Teacher and NEU activist Alex Snowdon examines how so many schools have been driven close to collapse
The current scandal about school-building safety is representative of a number of serious, long-term problems in education and the public sector. Over a hundred schools with Reinforced Autoclaved Aerated Concrete (Raac) were unable to reopen fully at the start of this term: they were either fully closed or partially evacuated.
Department for Education incompetence meant that this was badly mishandled: schools and parents only found out at the end of the summer holidays, there was confusion about exactly which schools were affected, and there has been inadequate government support for schools making alternative provision. It is thought that yet more schools will be directly affected.
These schools pose a risk to life, which is why they cannot be opened as usual. That is incredibly serious. Ensuring proper funding of school premises, combined with guaranteeing safety standards, is a core responsibility for government in relation to schools. It is absolutely basic, yet this government fails to meet even these essential requirements.
We have a government that is dedicated to micro-managing what happens in schools, using the Ofsted inspection system and a high-stakes assessment regime to ensure compliance. The government sees its role as including intervention in all sorts of school matters, but doesn’t take seriously the core responsibilities of maintaining the schools estate and guaranteeing safety.
This goes wider and deeper than the specific story of schools having to close due to Raac. Firstly, there is the long-term issue of neglect of school premises. In June, the Department for Education calculated that £5.3 billion is necessary to maintain school buildings and address safety issues. That is, in itself, testament to long-term funding failures. Yet this led to the Treasury allocating just £3.1 billion: a massive shortfall that endangers safety.
This is against the backdrop of a big fall in capital investment spending in schools. When the Tories entered government in 2010, they swiftly scrapped Labour’s Building Schools for the Future programme. Spending on school buildings fell steeply. This was accompanied by increasing outsourcing and privatisation.
Building Schools for the Future had been a genuinely ambitious project, aiming to rebuild or renovate all secondary schools over a fifteen-year period (this was cut short when Labour lost office in 2010). Despite the numerous problems with New Labour schools policy – a more prescriptive approach to curriculum and pedagogy, the beginnings of academies, and an obsession with high-stakes testing – there was a real commitment to increased investment in school premises. This was undermined, though, by the reliance on inefficient Private Finance Initiatives, with repayment contracts for schools and local authorities that have cast a long shadow.
Decay of public provision
Secondly, this expresses a broader problem with school funding. In education, the larger austerity project has caused damage, in particular the cuts to school funding that followed the Tories’ re-election in 2015. Union campaigning has brought about some increased investment, but not enough.
Austerity in general has been compounded by neglect of schools in particular. During the pandemic, the government consistently failed to invest in important measures like improved ventilation or online education support. It also neglected basic safety in its reluctance to accept the need for moving learning online in January 2021, until forced to do so by NEU members taking action to reduce school opening to safe levels.

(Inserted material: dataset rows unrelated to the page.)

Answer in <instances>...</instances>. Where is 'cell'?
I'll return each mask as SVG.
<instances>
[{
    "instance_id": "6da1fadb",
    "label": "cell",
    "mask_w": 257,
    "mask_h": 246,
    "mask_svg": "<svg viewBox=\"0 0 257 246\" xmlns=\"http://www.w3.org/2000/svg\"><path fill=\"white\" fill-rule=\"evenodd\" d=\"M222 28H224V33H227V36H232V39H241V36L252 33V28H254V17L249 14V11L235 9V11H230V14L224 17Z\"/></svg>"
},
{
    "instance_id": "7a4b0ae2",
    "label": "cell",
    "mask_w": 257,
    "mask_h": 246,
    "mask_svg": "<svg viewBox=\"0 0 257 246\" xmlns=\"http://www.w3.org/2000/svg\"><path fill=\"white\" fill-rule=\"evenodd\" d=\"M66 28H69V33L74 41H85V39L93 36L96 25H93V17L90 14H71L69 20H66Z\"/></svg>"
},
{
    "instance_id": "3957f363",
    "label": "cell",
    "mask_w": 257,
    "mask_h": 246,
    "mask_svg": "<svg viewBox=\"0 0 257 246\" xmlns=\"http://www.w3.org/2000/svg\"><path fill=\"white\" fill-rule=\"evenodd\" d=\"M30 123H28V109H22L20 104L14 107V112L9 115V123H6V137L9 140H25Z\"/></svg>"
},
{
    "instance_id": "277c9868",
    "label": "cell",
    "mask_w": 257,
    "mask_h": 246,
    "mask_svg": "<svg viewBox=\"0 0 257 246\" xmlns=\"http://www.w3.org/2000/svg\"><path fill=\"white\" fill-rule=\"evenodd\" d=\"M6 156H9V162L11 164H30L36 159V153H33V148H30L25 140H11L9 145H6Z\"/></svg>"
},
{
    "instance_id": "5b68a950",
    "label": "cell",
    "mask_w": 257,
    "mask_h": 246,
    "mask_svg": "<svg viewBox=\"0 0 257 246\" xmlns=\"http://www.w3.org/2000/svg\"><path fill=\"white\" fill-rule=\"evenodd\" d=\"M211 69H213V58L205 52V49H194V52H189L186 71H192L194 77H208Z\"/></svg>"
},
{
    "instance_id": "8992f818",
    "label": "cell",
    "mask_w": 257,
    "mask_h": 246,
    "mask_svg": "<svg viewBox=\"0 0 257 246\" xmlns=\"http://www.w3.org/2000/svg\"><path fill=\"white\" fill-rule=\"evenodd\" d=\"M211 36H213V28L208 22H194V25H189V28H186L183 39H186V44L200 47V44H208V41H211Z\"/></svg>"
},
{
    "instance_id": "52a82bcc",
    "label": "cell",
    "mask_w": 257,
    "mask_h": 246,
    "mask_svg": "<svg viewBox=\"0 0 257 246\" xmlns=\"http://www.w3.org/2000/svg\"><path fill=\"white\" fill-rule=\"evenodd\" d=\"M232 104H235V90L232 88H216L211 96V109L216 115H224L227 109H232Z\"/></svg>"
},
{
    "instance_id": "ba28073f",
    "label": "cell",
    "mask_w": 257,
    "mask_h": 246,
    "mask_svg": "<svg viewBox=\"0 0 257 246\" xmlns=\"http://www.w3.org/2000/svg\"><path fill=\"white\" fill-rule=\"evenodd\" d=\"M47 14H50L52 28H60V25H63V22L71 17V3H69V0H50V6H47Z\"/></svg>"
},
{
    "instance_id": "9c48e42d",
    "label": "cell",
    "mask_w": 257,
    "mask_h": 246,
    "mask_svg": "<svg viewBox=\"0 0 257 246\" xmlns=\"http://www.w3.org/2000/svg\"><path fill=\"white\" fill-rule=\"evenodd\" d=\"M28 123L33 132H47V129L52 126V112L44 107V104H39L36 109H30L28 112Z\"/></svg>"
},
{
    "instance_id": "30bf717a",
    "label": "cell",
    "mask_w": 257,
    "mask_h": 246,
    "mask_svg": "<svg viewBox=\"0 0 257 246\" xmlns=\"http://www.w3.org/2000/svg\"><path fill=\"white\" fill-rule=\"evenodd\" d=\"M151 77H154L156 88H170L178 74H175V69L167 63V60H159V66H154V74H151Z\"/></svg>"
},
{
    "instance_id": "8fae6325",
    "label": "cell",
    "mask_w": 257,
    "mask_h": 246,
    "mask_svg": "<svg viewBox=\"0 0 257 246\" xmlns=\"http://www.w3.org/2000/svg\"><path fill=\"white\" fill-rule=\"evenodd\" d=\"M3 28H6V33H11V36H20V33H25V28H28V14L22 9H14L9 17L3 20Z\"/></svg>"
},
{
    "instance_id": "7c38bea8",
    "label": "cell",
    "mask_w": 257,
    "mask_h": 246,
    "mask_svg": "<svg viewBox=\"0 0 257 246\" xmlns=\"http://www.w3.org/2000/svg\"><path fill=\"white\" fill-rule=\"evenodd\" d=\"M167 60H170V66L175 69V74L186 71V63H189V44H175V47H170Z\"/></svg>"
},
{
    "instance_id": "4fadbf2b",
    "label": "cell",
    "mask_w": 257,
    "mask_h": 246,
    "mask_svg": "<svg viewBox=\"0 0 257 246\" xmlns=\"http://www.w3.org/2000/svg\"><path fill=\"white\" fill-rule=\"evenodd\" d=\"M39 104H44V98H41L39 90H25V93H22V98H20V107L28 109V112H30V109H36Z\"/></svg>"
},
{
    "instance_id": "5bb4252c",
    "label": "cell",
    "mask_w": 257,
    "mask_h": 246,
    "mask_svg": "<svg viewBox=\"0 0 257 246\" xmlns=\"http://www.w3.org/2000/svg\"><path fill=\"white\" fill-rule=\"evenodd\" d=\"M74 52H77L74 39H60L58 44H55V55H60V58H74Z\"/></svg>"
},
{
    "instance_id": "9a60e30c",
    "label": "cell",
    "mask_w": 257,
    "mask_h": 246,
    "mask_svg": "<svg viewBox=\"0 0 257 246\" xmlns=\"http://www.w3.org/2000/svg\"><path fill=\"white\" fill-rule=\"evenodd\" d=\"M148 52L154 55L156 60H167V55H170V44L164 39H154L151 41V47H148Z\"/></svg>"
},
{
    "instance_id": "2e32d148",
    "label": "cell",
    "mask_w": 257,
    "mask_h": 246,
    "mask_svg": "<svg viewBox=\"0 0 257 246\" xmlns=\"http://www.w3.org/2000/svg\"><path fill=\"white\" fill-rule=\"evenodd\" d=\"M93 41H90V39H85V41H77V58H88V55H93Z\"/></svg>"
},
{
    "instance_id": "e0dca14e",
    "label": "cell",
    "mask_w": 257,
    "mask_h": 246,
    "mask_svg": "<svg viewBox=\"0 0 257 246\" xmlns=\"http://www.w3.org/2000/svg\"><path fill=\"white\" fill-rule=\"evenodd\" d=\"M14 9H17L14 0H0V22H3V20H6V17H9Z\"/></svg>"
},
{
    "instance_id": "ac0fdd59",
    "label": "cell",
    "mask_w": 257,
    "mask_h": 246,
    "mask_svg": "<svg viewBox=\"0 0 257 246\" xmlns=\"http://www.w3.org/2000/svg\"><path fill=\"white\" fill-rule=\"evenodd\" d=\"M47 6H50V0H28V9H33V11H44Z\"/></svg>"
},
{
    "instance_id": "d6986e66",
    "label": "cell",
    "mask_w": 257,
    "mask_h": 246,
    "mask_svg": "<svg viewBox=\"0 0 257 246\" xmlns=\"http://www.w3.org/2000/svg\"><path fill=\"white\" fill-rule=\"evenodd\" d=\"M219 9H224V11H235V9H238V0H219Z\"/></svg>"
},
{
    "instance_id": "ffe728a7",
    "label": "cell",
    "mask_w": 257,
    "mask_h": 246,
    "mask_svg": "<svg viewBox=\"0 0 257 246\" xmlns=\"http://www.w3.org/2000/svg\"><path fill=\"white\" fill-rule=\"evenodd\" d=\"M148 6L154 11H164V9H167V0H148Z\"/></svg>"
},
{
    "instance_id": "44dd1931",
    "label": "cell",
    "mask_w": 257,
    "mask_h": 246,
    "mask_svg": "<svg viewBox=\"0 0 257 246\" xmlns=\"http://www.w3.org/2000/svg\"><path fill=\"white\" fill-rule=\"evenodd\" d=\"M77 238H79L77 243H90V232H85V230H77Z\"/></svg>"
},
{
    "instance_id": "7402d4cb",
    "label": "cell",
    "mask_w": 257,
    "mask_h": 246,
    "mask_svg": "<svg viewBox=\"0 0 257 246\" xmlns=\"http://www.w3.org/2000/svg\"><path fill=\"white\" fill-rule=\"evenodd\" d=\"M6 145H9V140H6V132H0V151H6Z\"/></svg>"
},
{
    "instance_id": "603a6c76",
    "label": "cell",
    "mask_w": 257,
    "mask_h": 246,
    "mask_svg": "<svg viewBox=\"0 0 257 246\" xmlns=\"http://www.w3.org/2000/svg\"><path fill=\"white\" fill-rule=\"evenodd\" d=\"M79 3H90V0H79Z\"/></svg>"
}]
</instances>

School funding was a massive part of what motivated NEU teachers to take eight days of strike action last academic year. The industrial dispute was formally, and primarily, about pay, but a strong sense of wanting better funding was a huge motivator for those striking. The government failed to invest in post-pandemic recovery, from school premises to mental-health support, and the inadequate funding continues to contribute to the stress and strain exerted on school staff.
Thirdly, the question of building safety and quality goes beyond education. And this, in turn, symbolises a general crisis of social infrastructure. This is about both investment and privatisation.
Last Tuesday, NHS England instructed all hospitals in England to prepare or revise their evacuation plans in the light of concerns about Raac’s use in hospital buildings. This highlights the need for trade unions beyond education to go on the offensive in demanding urgent safety checks, and remedial action, to ensure safety for staff and service users. It also signals why a broader political commitment to putting public safety first is sorely needed, yet Labour is failing to go beyond rhetorical barbs directed at the Tories.
Privatisation of public services began under Thatcher in the 1980s. This has enriched a tiny few, while the quality of services has often been eroded. Outsourcing, private-finance initiatives and so on – under Labour and Tory governments alike – have further eroded the public sphere.
The Tory project of austerity, from 2010 onwards, made things yet worse, especially in local-government services. From library cuts to the railways, from school buildings to Sure Start closures, we have seen a decay in public provision.
Trade unions, with the National Education Union leading the way, have responded robustly to the Raac scandal. While Labour has been mealy mouthed and reluctant to promise more investment, the NEU has been unambiguous in demanding money for rebuilding schools, a wider increase in school funding and indeed a fresh approach to social infrastructure.
There is an urgent need for increased public investment – not just in school buildings, but in public infrastructure as a whole.